• **Written problem**:
Copy the lines below verbatim, but only from the line containing "Evaluating the point" through the end of the data.

___ Provided data ___

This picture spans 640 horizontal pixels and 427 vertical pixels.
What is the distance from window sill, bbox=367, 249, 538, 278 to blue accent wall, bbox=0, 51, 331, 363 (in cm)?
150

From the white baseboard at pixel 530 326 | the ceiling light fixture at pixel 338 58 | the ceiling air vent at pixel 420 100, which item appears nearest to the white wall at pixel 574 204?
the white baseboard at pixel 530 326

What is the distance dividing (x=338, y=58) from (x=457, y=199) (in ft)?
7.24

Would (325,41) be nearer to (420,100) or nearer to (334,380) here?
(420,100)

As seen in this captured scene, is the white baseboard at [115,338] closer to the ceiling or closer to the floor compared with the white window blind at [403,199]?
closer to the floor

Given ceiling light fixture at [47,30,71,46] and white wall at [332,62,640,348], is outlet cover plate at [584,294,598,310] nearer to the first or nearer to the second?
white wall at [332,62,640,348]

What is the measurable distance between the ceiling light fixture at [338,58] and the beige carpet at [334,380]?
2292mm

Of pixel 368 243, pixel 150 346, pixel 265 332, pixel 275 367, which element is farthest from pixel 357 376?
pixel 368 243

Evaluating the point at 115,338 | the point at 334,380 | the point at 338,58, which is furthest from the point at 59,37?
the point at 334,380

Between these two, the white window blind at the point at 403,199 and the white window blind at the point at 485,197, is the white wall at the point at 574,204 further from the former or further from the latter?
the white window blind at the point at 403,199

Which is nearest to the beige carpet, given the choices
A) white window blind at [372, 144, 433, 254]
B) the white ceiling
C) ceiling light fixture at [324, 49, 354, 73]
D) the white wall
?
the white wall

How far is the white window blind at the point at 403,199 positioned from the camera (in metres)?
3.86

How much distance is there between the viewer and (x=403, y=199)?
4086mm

___

• **Full solution**:
Evaluating the point at 115,338 | the point at 334,380 | the point at 338,58, which is furthest from the point at 59,37?
the point at 334,380

Between these two, the white window blind at the point at 403,199 and the white window blind at the point at 485,197, is the white wall at the point at 574,204 further from the former or further from the latter?
the white window blind at the point at 403,199

Which is nearest to the beige carpet, given the choices
A) white window blind at [372, 144, 433, 254]
B) the white ceiling
C) ceiling light fixture at [324, 49, 354, 73]
D) the white wall
?
the white wall

How far is the white window blind at the point at 403,199 positioned from the camera (in metres)?
3.86

How much distance is there between the viewer and (x=403, y=199)?
4086mm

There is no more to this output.